Knowledge embedding and interpretable machine learning optimizes comprehensive benefits for water treatment

Aggregation dynamics and knowledge embedding

There is a quantitative relationship between flocculants and granules, and in aggregation dynamics, collision collisions of particles can be obtained from two sources. (2) The impact and aggregation of particles caused by fluid motion from hydraulic or mechanical agitation is called corrective aggregation (Text S2). The detailed process is explained in text S1 and text S2. As particle size increases, the surrounding aggregation itself is not affected by particle size, but the effect of Brownian motion decreases. Correct aggregation is also necessary to further promote collision and aggregation of larger particles. For actual water bodies where surrounding and corrective coagulants coexist, the ratio of different collision types is uncertain. Furthermore, particle size (d) and collision efficiency ($\ eta $) It also depends on changes in water quality (text S1, text S2). Therefore, although the exact dosage cannot be explained in quantitative formulas, it is suitable for learning nonlinear relations via ML. The type of data collected should include water quality indicators for different sections of the complete process.

How to embed environmental knowledge in models and increase the interpretability of models is key to research. This study also examined economic benefits and energy consumption. The logic chain of the aggregation process was used as a change in the rate of co-rate of the flocculant addition ➝ changes in particle aggregation ➝ changes in water quality in the aggregation section, therefore, seven economically relevant indicators (four power indicators and three economic indicators recorded by the central server were used as constraints rather than as independent variables to optimize the model parameters used in the training phase. time_n And after the aggregation segment time_n-1 Used as an independent variable and as a metric after aggregation segment time_n It is used as a constraint. The change value feature is calculated in real time by a central server, along with the results of online monitoring.

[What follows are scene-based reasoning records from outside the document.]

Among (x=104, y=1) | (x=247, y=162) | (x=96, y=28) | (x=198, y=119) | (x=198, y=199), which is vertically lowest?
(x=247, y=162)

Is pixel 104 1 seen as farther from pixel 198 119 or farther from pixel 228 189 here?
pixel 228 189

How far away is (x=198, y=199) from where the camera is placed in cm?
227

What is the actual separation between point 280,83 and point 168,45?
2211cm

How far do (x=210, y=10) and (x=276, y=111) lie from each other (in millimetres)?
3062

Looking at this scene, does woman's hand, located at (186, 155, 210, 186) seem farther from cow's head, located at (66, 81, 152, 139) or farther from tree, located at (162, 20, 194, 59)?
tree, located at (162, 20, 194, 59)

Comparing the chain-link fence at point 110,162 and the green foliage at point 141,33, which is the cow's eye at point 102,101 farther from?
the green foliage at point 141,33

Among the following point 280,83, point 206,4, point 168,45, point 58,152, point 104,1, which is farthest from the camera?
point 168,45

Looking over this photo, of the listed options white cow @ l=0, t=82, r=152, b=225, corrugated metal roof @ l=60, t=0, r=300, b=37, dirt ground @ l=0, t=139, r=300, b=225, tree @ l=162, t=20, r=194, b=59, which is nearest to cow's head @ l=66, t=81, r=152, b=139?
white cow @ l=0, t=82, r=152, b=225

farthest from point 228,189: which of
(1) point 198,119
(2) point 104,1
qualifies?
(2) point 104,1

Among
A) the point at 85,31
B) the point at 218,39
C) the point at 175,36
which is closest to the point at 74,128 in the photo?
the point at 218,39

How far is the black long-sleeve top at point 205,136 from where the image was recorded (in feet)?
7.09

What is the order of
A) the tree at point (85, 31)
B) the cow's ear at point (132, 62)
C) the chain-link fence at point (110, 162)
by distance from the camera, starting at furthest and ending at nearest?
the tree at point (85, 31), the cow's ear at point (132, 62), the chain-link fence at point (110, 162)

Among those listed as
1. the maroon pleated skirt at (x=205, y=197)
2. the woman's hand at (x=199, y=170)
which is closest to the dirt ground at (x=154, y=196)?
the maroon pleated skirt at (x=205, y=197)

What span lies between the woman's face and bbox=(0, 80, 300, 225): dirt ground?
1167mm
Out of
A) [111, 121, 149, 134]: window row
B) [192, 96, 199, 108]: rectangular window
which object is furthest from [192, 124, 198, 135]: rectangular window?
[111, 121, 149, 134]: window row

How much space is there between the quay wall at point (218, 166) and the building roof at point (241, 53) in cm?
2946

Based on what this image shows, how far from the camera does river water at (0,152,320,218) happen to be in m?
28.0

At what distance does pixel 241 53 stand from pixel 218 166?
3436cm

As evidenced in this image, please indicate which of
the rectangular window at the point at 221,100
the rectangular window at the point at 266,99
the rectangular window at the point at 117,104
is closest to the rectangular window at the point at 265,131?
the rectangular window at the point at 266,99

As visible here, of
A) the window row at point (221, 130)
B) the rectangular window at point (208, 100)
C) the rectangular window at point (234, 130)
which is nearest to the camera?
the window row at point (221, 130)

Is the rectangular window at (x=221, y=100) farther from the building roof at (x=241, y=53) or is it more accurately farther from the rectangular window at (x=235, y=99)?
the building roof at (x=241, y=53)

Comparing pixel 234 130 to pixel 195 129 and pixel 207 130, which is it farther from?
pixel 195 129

$$\begin{array}{c}\begin{array}{cc}{train}: &{pac}={ml}\left({wibc}\right)*{mlp}\end{array}\{mlp}\leftarrow{a}_{1}{loss}({wibc})+{a}_{2}{loss}({wtiac})+{a}_{3}{loss}({ptiac})+{a}_{4}{{aetiac})\begin{array}{cc}{test}: &{pac}={ml}\left({{wibc}}}_{{{{test}}\right)* {mlp}\end {array}\end {array}$$

(1)

${ml} $ Various machine learning models

${mlp} $ Various machine learning model parameters

${wibc} $ Water quality indicator before solidification

${wtiac} $ This is the index of the water quality after solidification

${ptiac} $ Power threshold indicator after solidification

${etiac} $ Economic threshold indicator after solidification

The distinction between independent variables and constraints, as well as the knowledge of environmental science built into the model training process, can clearly set up the problem framework, optimize the computational process, and improve the efficiency and accuracy of the model. For threshold control after coagulation sections, after disinfection sections, and before leaving the plant, the closer the threshold, the better the water quality and not lower water quality. A comprehensive balance due to the need for water quality, economic costs and environmental benefits. Finally, an interpretable analysis of the built model is performed along with application validation.

Treatment Process and Data Collection

The DWTP from which the data was obtained is located in Guangzhou, China. The design water supply capacity is 800,000 tons per day, and the actual water supply capacity is 450,000 tons per day, and the total construction land area is approximately 180,000 m.². This plant employs a chlorine disinfection process before chlorination, tri-salin sodium water intake, a disinfectant contact pool, and a previous water supply pump station (Fig. 1a,b). Solidification chemicals using PAC (Polymerized Aluminum Aluminum Chloride) are shown in the text S3 for the main parameters of PAC. The current water quality standard for water exiting plants is GB5749-2022, a water plant that implements stricter control standards, especially after sediment tanks control turbidity below 0.8ntu. After the disinfectant tank is below 0.5ntu, the residual chlorine is above 0.3 mg, above 0.3 mg/L. 0.8 mg/l.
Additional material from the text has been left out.